Okey-doke then. If we set up the volume in terms of theta, then we can differentiate to find the angle that maximizes the volume. As I previously stated, it is 45 degrees. But here we show it.
\(\displaystyle \frac{d}{d{\theta}}[400cos{\theta}sin{\theta}]=800cos^{2}{\theta}-400=400cos(2{\theta})\)
\(\displaystyle cos(2\theta)=0\)
\(\displaystyle {\theta}=\frac{\pi}{4}\)
Proceed as before.
Is this another approach?
The volume of the tent = area of the triangular cross-section times the length.

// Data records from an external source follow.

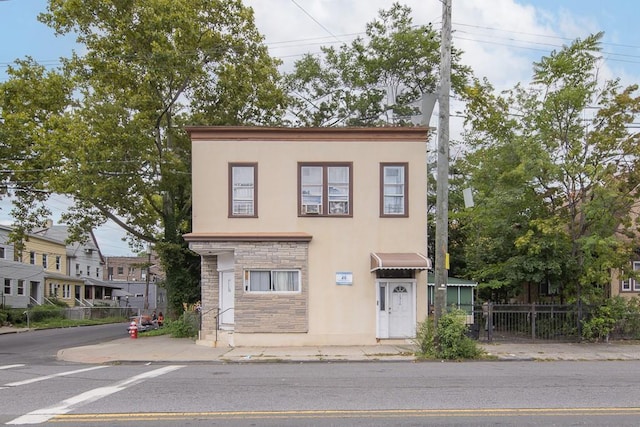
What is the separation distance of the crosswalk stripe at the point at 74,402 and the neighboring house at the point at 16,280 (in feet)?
108

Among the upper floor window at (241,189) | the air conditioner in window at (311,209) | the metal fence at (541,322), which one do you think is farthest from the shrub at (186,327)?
the metal fence at (541,322)

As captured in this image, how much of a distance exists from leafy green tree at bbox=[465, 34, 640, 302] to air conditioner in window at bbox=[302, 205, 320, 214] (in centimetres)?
606

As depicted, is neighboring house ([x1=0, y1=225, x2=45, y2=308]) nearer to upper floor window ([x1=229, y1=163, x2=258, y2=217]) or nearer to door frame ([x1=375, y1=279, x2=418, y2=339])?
upper floor window ([x1=229, y1=163, x2=258, y2=217])

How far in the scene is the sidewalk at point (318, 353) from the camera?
52.2ft

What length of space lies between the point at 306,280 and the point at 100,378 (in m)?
8.36

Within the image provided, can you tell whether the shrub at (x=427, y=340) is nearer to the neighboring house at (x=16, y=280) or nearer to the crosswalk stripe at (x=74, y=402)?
the crosswalk stripe at (x=74, y=402)

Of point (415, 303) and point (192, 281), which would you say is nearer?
point (415, 303)

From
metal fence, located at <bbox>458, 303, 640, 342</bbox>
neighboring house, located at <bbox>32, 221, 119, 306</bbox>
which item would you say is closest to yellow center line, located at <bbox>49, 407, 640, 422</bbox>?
metal fence, located at <bbox>458, 303, 640, 342</bbox>

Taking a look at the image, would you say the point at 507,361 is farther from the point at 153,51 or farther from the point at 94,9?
the point at 94,9

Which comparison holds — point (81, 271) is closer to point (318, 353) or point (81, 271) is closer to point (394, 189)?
point (394, 189)

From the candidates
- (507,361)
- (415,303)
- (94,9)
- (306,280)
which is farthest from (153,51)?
(507,361)

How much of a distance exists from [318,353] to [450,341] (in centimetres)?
381

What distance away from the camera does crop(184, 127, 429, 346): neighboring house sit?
1917cm

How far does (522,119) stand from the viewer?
20.7 meters
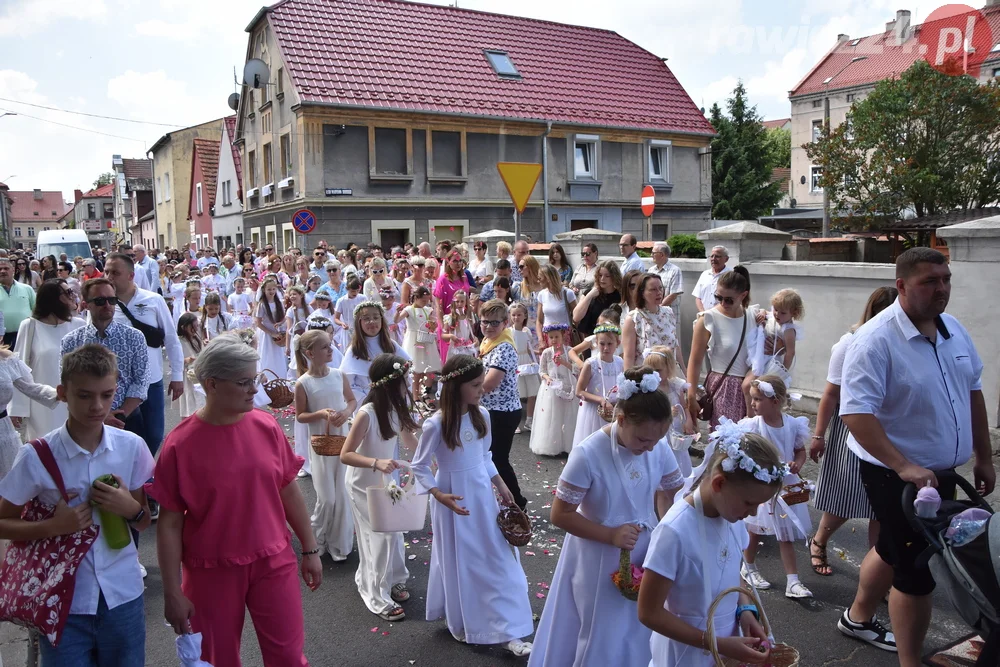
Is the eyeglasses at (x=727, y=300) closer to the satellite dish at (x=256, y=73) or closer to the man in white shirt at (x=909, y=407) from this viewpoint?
the man in white shirt at (x=909, y=407)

The area of the cross section = (1/2)hbl where h is the height, b is the base and l is the length. The width of the tarp will be called w. Using Pythagorean Thm, \(\displaystyle (\frac{b}{2})^2 = (\frac{w}{2})^2-h^2\)

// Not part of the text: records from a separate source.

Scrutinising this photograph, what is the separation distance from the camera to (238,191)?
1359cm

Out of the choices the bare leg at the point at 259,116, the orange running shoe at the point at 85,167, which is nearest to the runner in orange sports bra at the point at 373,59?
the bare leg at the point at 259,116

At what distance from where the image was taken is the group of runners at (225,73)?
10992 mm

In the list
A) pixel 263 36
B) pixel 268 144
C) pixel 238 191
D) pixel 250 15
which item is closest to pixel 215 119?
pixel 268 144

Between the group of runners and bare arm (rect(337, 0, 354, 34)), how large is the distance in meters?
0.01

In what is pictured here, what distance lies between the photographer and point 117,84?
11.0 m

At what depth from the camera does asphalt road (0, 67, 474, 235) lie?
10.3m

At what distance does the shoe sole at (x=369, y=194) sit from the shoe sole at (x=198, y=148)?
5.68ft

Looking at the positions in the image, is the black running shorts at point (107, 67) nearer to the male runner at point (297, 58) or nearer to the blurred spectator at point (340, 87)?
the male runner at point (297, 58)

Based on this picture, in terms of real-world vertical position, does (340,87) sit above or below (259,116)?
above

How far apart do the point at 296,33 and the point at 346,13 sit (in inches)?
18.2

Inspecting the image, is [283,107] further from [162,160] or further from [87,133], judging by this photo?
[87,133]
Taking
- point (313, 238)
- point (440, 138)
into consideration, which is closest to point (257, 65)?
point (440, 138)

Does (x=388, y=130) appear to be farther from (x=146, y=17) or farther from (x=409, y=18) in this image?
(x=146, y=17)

\(\displaystyle b^2=4(\frac{w^2}{4}-h^2)\)
\(\displaystyle b^2=w^2-4h^2\)
\(\displaystyle b=\pm\sqrt{w^2-4h^2}\)
\(\displaystyle V=\frac{1}{2}bhl=\frac{1}{2}hl\sqrt{w^2-4h^2}\)
Now we could substitute in w=10 and l=16 for case 1 and differentiate to determine maximum volume. Then for case 2 substitute in w=16 and l=10 and differentiate to determine maximum volume. Then we compare those results.
Possible or not???
The volume of the tent = area of the triangular cross-section times the length.

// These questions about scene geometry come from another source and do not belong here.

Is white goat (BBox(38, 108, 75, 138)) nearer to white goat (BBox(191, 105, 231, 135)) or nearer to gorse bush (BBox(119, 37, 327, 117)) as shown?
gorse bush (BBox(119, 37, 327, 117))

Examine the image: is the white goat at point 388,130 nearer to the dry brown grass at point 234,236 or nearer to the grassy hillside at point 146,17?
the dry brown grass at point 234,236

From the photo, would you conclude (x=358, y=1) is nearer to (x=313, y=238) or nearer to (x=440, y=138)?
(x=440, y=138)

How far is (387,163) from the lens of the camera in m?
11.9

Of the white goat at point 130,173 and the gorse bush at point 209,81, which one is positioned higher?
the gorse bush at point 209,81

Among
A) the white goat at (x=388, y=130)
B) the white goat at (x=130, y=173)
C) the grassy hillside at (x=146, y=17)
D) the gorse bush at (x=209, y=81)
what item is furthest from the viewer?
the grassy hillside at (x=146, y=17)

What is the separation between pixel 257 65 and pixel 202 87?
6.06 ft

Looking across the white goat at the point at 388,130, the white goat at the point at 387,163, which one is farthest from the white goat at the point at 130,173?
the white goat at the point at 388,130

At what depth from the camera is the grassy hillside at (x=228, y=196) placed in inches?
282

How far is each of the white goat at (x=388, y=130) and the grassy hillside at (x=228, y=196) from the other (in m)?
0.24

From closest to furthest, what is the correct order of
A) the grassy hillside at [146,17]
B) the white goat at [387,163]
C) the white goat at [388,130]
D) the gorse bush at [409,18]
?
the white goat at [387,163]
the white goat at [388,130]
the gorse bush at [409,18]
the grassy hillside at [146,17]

The area of the cross section = (1/2)hbl where h is the height, b is the base and l is the length. The width of the tarp will be called w. Using Pythagorean Thm, \(\displaystyle (\frac{b}{2})^2 = (\frac{w}{2})^2-h^2\)
\(\displaystyle b^2=4(\frac{w^2}{4}-h^2)\)
\(\displaystyle b^2=w^2-4h^2\)
\(\displaystyle b=\pm\sqrt{w^2-4h^2}\)
\(\displaystyle V=\frac{1}{2}bhl=\frac{1}{2}hl\sqrt{w^2-4h^2}\)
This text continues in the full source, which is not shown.